■ **Assignment**:
Output each entry that follows exactly. Images stay out.

[Stored data]
=== Section Start ===
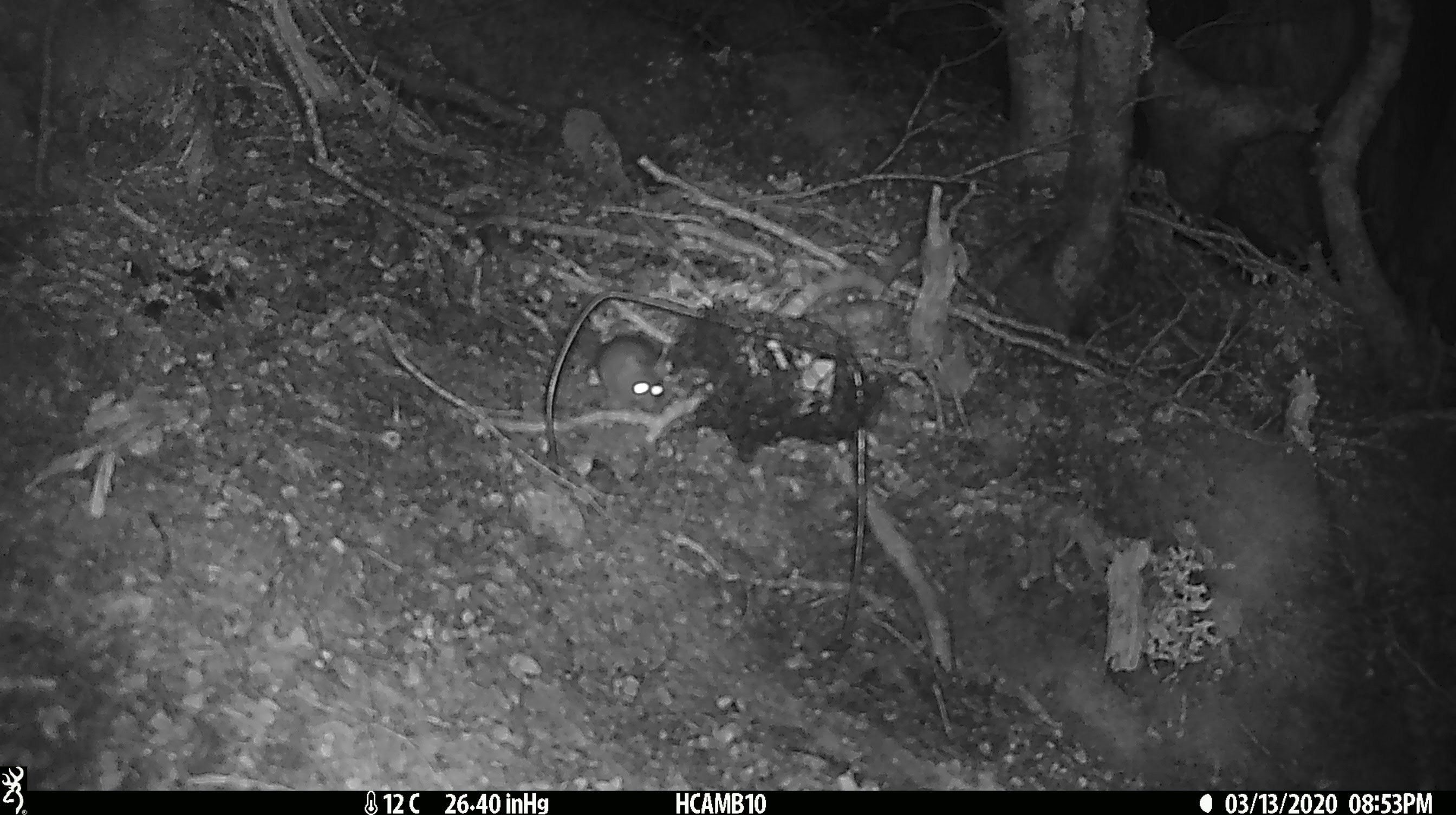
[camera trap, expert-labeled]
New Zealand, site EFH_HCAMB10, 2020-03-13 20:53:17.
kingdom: Animalia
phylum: Chordata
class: Mammalia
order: Rodentia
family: Muridae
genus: Mus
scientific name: Mus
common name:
=== Section End ===
■ **Answer to this problem**:
[camera trap, expert-labeled]
New Zealand, site EFH_HCAMB10, 2020-03-13 20:53:17.
kingdom: Animalia
phylum: Chordata
class: Mammalia
order: Rodentia
family: Muridae
genus: Mus
scientific name: Mus
common name:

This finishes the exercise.